LIST OF TASKS
A - Using the composite panel patent page, answer each question on its own line: (i) What is the filing date? (ii) What is the approximate size of a typical OSB blender? (iii) What is the typical resin application rate in OSB manufacture?
B - Using the composite panel patent page, state whether each statement agrees with it, and quote the words that decide it: (i) The current assignee is Georgia Pacific Resins Inc. (ii) In OSB manufacture, the wood flakes are on the order of 0.025″ thick. (iii) In the Swink et al. patent, a spinning cup atomizes the resin.
C - Extend the composite panel patent page past its final paragraph, keeping the same style and subject.

PAGE EXCERPT
US6627131B2

US6627131B2 - Method for introducing an additive to a composite panel

Info

Publication number: US6627131B2
Application number: US09/781,025
Authority: US
Inventors: Christopher W. Huber
Original assignee: Georgia Pacific Resins Inc
Current assignee: Georgia Pacific Chemicals LLC
Priority date: 2001-02-09
Filing date: 2001-02-09
Publication date: 2003-09-30
Also published as: US7207793B2; CA2351155A1; BR0102873A; US20020109254A1; US20060240139A1; US20040086593A1

Abstract

A method of forming a composite panel includes the steps of supplying a material to a forming station, supplying a dry additive to the material at the forming station, producing a mat comprising the material and the additive at the forming station, and applying heat and pressure to the mat to produce a composite panel.

Description

INTRODUCTION

The present invention is directed to a method and apparatus of introducing additives to a material used to form a composite panel, and, more particularly, to a method and apparatus of introducing additives, without the use of a blender, to a material used to form a composite panel.

BACKGROUND

Composite panels are typically formed of a raw material that is mixed with a binder. The mixture proceeds to a forming station that produces a mat of material, which is then subjected to heat and pressure in a hot pressing process to form the panel. Exemplary composite panels include oriented strand board (OSB), medium density fiberboard (MDF), wafer board, and particle board.

In a typical manufacturing process for a composite panel, a binder is added to the raw material by mechanical action in a large rotating drum, or blender. Other additives may also be introduced via the blender, either in liquid or powdered form, such as dry catalysts, fire retardants and wax. A typical OSB blender is approximately 12 foot by 30 foot, and rotates at approximately 4-26 rpms. In the manufacture of OSB, for example, a powdered or liquid resin is added to wood flakes that are on the order of 0.025″ thick in such a blender. The resin acts as a “spot weld” between the wood flakes during the hot pressing process.

These rotary blenders spray or atomize liquid resin, as well as other liquid additives, into the blender at a rate dependent on the flow of raw material. Application rates in the manufacture of OSB, for example, are typically 2-4% resin solids to wood solids. Powdered resins and additives are blown or mechanically conveyed to the blender. In the case of powdered resin, the resin often falls off during conveying to the forming station.

U.S. Pat. No. 5,914,153 to Swink et al. discloses a blender formed of a tumbling drum for blending resin and wood flakes. Wood flakes are introduced into the tumbling drum. A spinning cup atomizes resin and disperses it into the drum in order to coat tumbling wood flakes.

Adding liquid resin by atomization or spraying in a blender is limiting in that the resin coverage is often inefficient and all the flakes are unevenly coated. In the case where powdered resin is added at a blender, the resin often falls off during conveying to the forming station. Thus, additional resin is required to achieve the required properties for the panel. This adds costs to the manufacturing process, and can negatively impact the properties of the composite panel.

It is an object of the present invention to provide a method and apparatus to introduce powdered additives at a forming station for a composite panel that reduces or wholly overcomes some or all of the difficulties inherent in prior known devices. Particular objects and advantages of the invention will be apparent to those skilled in the art, that is, those who are knowledgeable or experienced in this field of technology, in view of the following disclosure of the invention and detailed description of preferred embodiments.

INPUT DATA

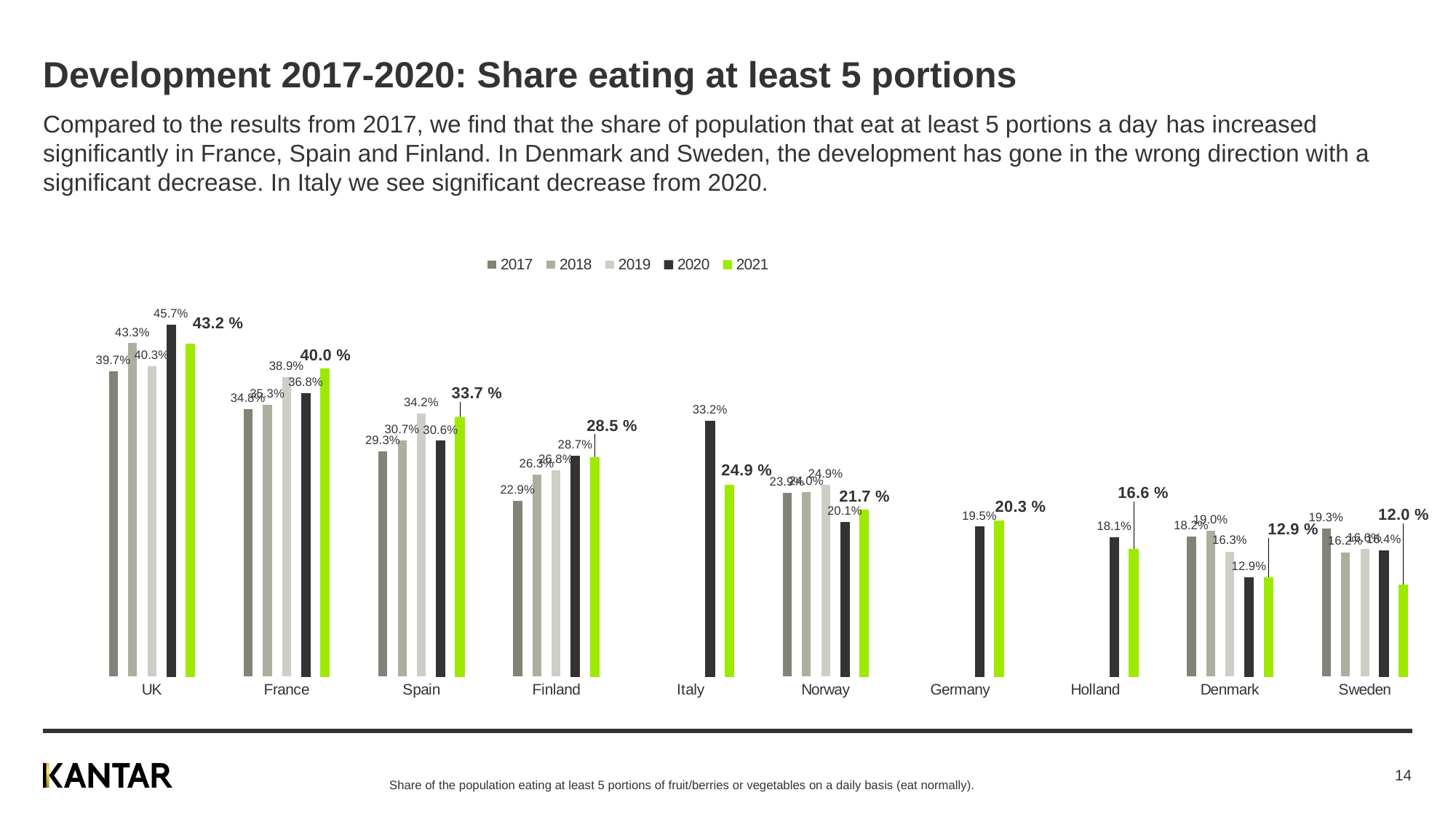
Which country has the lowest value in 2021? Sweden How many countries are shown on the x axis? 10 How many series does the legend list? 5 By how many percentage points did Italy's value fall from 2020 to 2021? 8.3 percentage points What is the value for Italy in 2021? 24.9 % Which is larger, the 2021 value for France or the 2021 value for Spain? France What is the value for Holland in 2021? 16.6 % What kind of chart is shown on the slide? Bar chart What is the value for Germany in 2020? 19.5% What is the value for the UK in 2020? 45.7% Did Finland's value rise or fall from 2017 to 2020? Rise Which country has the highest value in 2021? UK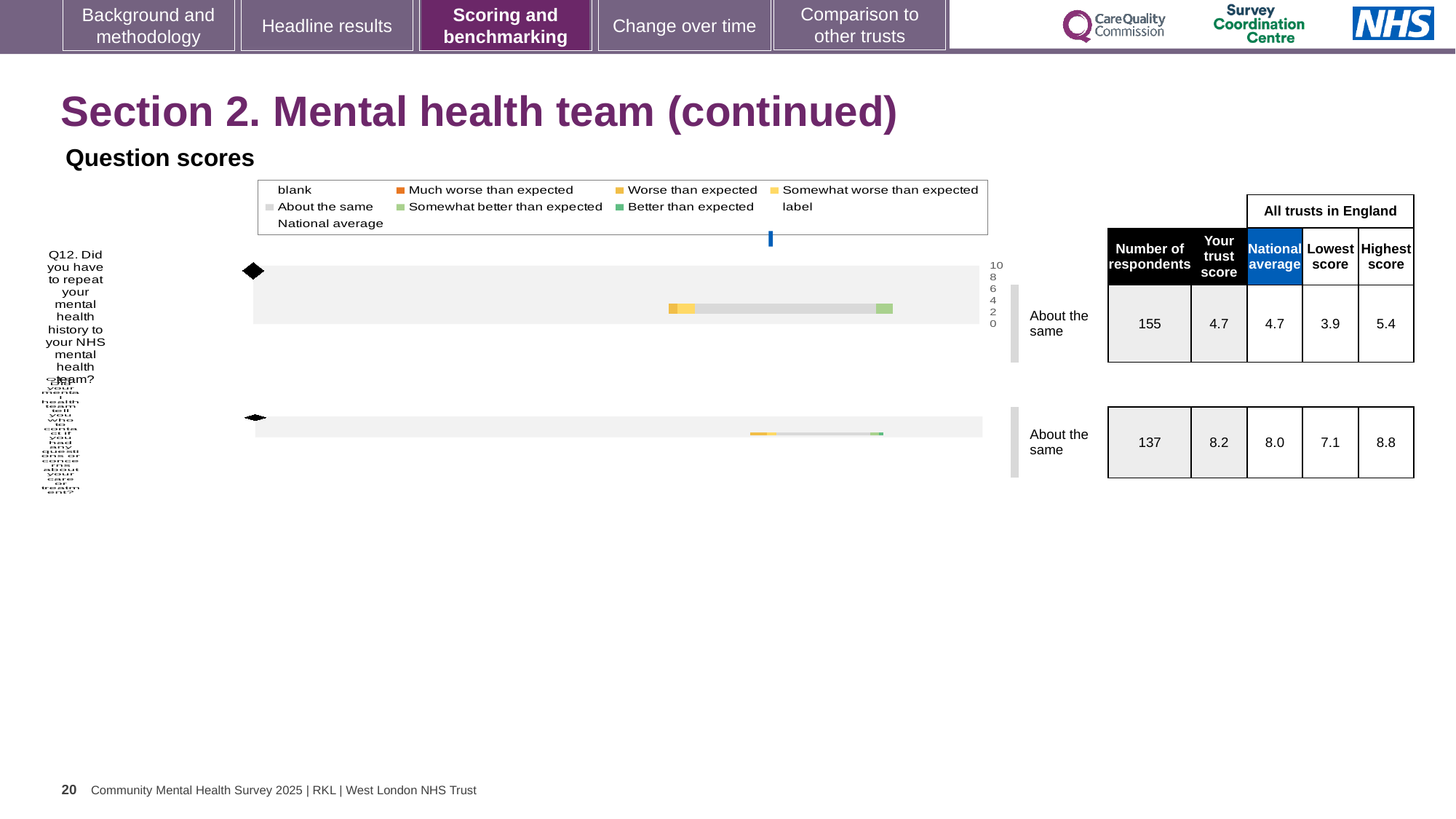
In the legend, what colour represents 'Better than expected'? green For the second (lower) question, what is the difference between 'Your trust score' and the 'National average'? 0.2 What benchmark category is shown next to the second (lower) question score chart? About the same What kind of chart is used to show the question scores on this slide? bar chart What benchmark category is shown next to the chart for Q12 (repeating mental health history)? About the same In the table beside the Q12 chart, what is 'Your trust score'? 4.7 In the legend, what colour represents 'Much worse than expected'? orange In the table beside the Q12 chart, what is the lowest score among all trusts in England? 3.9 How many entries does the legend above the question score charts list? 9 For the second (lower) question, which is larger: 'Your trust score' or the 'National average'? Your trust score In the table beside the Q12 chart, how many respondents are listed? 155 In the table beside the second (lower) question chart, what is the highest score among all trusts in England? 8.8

TASK-BY-TASK ANSWERS
A -
(i) 2001-02-09
(ii) Approximately 12 foot by 30 foot
(iii) 2-4% resin solids to wood solids

B -
(i) No: "Current assignee: Georgia Pacific Chemicals LLC"
(ii) Yes: "wood flakes that are on the order of 0.025″ thick"
(iii) Yes: "A spinning cup atomizes resin and disperses it into the drum"

C -
SUMMARY

The principles of the invention may be used to advantage to provide a method and apparatus to introduce powdered additives at a forming station used in the manufacture of composite panels. By introducing the additives at the forming station, the need for a blender is eliminated. Further, a more uniform application of the additive, e.g., a binder such as a resin, to the raw material, e.g., wood flakes, can be achieved, as well as reducing the amount of additive required.

In accordance with a first aspect, a method of forming a composite panel includes the steps of supplying a material to a forming station, supplying a dry additive to the material at the forming station, producing a mat comprising the material and the additive, and applying heat and pressure to the mat to produce a composite panel.

In accordance with another aspect, a method of forming a composite panel includes the steps of supplying wood elements to a forming station, adding a dry binder to the wood elements at the forming station, producing a mat comprising the wood elements and the binder; and applying heat and pressure to the mat to form a composite panel.

In accordance with yet another aspect, an apparatus for forming a composite panel includes a reservoir of raw material and at least one forming station configured to form a mat of the raw material. A dry material dispensing assembly introduces an additive to the forming station, and a press applies heat and pressure to transform the mat into a panel.

In accordance with a further aspect, an apparatus for forming oriented strand board includes a reservoir of wood strands and at least one forming station to form a mat out of the wood strands. A plurality of doffing rolls are housed in each forming station and are configured to present a substantially uniform flow of the wood strands as the mat is formed. A dry material dispensing assembly introduces an additive at the doffing rolls. A conveying assembly transfers the mat to a press that includes a heat source and a pressure source configured to form a panel of oriented strand board from the mat.

From the foregoing disclosure, it will be readily apparent to those skilled in the art, that is, those who are knowledgeable or experienced in this area of technology, that the present invention provides a significant advance. Preferred embodiments of the present invention can provide significant cost savings by reducing the capital equipment and materials required to form composite panels, as well as improving the performance characteristics of the composite panels. These and additional features and advantages of the invention disclosed here will be further understood from the following detailed disclosure of preferred embodiments.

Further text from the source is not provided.